**TEXT EXCERPT**
== Segment start ==

When one of your children becomes the Devil, you know that's some Shitty Parenting!
He also lost 1/3 of his kids before they were even born!
And of the estimated 107 BILLION people that have been born, only a minuscule percent have even heard of Mormonism.
And if you consider that an even more insignificant percentage would reach the Celestial Subdivision, you realize that Elohim is as crappy a parent as one can imagine.
What a shitty example Heavenly Father is.
What other examples do we have that Elohim is the Universe's Worst Parent?
How many people has he killed too? Flooding the earth. When it probably had innocent children on there. Plus killing all the animals, except for the lucky 2 of each species. Now he's promised to burn everybody who didn't pay tithing at the 2nd coming. He's an ass.
Any father who abandons his family to be a Mormon bishop. Instead of spending time at home raising his own kids, he spends his time grilling other peoples children about details of their masturbatory habits, while his own children flounder at home without any father at all.
Our SCHF (So-Called-Heavenly-Father) is a sadistic prick who gets jealous if you think about anybody but him. Selfish bastard. And what kind of father "tests" his children?
Plus back when he was talking to Moses, he was all "slit animals throats open all the time and dedicate them to me. And remember, don't dedicate them to anyone else, just me or I'll be super pissed. And I'm talking a lot of animals, and a lot of blood".
He could have said "hey guys, you know how whenever you get a cut it gets infected, you get a super bad fever and sometimes you die from it? Check this out, if you keep the wound really clean it will heal way more often. And BTW, you should make some antibiotics, they will be a big help, here's how".
Instead he just sat up there watching them cut animal throats dedicated to him while they died continuously from very preventable disease when he could have easily told them how to fix the problem.
So, if killing animals was to symbolize and remind people about Christ's death before it happened, why not just announce "hey kids, Jesus is going to come and die for you, as weird as that is, and as much as it makes no sense!"
My cousin, who lives in Sandy, Utah beat his kids when they didn't want to go to church. THAT fills me with rage...what a fucking asshole....and his TBM other daughter and his idiot TBM friends thinks the sun shines out of his ass. Evil fucking cult.
I really got the chills when my Dad spoke approvingly of that story. I told that story to my kids with the added ending of "I would never let anyone, not even a voice I thought was coming from God, talk me into harming you."

== Segment end ==

**DATASET EXTRACT**
== Segment start ==

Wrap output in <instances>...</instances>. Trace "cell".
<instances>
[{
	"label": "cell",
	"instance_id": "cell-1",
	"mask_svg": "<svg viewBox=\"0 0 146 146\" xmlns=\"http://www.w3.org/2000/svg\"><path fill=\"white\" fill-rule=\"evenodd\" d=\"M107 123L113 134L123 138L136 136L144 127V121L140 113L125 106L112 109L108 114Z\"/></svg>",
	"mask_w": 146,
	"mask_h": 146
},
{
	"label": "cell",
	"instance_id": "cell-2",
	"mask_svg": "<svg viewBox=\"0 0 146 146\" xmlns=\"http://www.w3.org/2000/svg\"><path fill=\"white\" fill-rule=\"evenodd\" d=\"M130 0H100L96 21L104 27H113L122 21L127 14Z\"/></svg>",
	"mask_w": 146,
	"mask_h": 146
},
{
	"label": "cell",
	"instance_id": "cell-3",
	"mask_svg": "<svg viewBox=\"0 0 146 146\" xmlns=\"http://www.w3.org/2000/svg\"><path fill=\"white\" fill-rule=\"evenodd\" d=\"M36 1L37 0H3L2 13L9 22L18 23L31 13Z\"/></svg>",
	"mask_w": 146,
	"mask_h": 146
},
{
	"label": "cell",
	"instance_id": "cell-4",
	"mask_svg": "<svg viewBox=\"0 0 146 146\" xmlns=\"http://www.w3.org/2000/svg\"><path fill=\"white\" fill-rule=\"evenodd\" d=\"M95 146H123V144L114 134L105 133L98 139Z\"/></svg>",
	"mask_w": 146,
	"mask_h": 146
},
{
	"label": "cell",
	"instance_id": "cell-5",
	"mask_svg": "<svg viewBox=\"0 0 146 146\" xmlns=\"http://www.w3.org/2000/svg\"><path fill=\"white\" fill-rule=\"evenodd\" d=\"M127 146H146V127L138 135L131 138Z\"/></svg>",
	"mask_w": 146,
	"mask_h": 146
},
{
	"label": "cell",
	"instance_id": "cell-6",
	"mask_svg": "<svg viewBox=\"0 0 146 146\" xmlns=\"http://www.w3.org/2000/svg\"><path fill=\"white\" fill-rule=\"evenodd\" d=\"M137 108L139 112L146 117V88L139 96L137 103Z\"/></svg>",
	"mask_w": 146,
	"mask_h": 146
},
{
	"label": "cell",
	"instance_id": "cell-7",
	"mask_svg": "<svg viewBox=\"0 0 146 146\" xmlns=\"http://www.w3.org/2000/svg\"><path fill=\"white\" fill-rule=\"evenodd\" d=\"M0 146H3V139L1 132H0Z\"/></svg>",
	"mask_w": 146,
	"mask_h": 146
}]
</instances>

== Segment end ==

Reproduce the passage of the text about Heavenly Father as a parent word for word, starting with "And if you consider" and going on through "Universe's Worst Parent?".

And if you consider that an even more insignificant percentage would reach the Celestial Subdivision, you realize that Elohim is as crappy a parent as one can imagine.
What a shitty example Heavenly Father is.
What other examples do we have that Elohim is the Universe's Worst Parent?